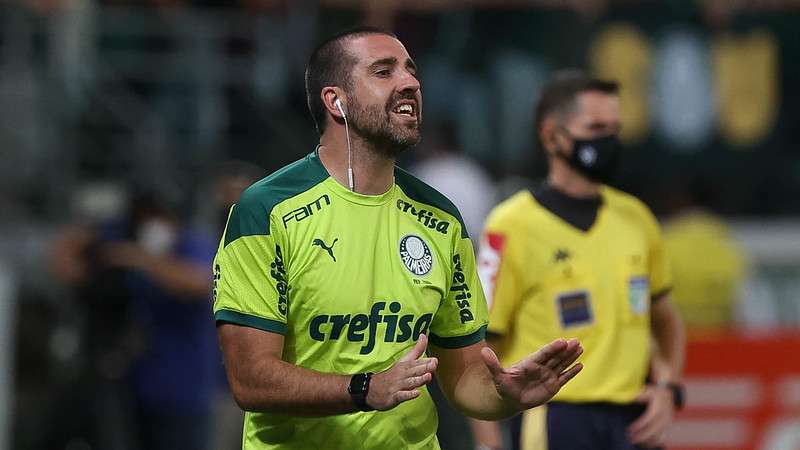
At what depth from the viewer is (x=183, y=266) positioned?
902 centimetres

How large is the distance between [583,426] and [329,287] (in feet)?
6.79

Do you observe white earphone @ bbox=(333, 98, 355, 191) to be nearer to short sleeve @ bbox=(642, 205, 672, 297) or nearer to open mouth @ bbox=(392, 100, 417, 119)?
open mouth @ bbox=(392, 100, 417, 119)

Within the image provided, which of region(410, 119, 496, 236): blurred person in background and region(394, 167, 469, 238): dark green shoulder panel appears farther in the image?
region(410, 119, 496, 236): blurred person in background

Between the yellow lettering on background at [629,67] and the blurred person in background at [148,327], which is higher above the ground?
the yellow lettering on background at [629,67]

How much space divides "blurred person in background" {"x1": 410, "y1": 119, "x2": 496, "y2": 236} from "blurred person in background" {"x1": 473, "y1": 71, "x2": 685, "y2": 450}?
4.31 meters

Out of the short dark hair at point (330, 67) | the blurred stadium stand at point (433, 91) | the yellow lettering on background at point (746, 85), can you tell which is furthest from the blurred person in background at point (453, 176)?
the short dark hair at point (330, 67)

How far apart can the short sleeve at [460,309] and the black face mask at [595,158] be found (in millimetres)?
1705

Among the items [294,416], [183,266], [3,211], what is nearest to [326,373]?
[294,416]

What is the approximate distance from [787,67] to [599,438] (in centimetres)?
783

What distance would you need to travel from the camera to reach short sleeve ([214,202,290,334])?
4.44 m

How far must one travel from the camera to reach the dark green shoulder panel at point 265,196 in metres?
4.52

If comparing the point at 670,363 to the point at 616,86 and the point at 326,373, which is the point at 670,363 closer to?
the point at 616,86

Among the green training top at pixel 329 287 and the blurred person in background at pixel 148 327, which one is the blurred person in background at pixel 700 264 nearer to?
the blurred person in background at pixel 148 327

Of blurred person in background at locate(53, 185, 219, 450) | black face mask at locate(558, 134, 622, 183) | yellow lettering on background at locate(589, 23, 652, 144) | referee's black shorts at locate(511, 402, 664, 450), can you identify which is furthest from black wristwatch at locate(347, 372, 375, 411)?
yellow lettering on background at locate(589, 23, 652, 144)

(TO BE DONE):
Extract every line of the records above word for word, omitting the picture.

(THE ANSWER):
At what depth from the viewer is (x=183, y=266) positioned?
902 centimetres

How large is the distance between [583,426] and [329,287] (in feet)?
6.79

Do you observe white earphone @ bbox=(333, 98, 355, 191) to be nearer to short sleeve @ bbox=(642, 205, 672, 297) or nearer to open mouth @ bbox=(392, 100, 417, 119)?
open mouth @ bbox=(392, 100, 417, 119)

Within the image provided, which of region(410, 119, 496, 236): blurred person in background and region(394, 167, 469, 238): dark green shoulder panel appears farther in the image?
region(410, 119, 496, 236): blurred person in background

Between the yellow lettering on background at [629,67] and the blurred person in background at [148,327], which is higher above the ground?
the yellow lettering on background at [629,67]

How much space divides "blurred person in background" {"x1": 410, "y1": 119, "x2": 496, "y2": 236} from "blurred person in background" {"x1": 473, "y1": 71, "x2": 685, "y2": 450}?
4.31 meters

Out of the short dark hair at point (330, 67) | the blurred stadium stand at point (433, 91) | the yellow lettering on background at point (746, 85), can you tell which is furthest from the blurred person in background at point (453, 176)?
the short dark hair at point (330, 67)

How far apart can the short sleeve at [460,309] and the black face mask at [595,158] be found (in millimetres)?
1705

Among the items [294,416], [183,266], [3,211], what is nearest to [326,373]?
[294,416]

What is the approximate distance from [787,67] to [599,438] (in centimetres)?
783

What distance would you need to travel from the camera to reach short sleeve ([214,202,290,334])?
4.44 m

How far must one travel from the camera to reach the dark green shoulder panel at point 265,196 in metres?
4.52

If comparing the point at 670,363 to the point at 616,86 and the point at 326,373, which is the point at 670,363 closer to?
the point at 616,86

Among the green training top at pixel 329 287 and the blurred person in background at pixel 148 327, which one is the blurred person in background at pixel 700 264 nearer to?
the blurred person in background at pixel 148 327

Of blurred person in background at locate(53, 185, 219, 450) | black face mask at locate(558, 134, 622, 183) | yellow lettering on background at locate(589, 23, 652, 144) | referee's black shorts at locate(511, 402, 664, 450), can you identify which is furthest from black wristwatch at locate(347, 372, 375, 411)?
yellow lettering on background at locate(589, 23, 652, 144)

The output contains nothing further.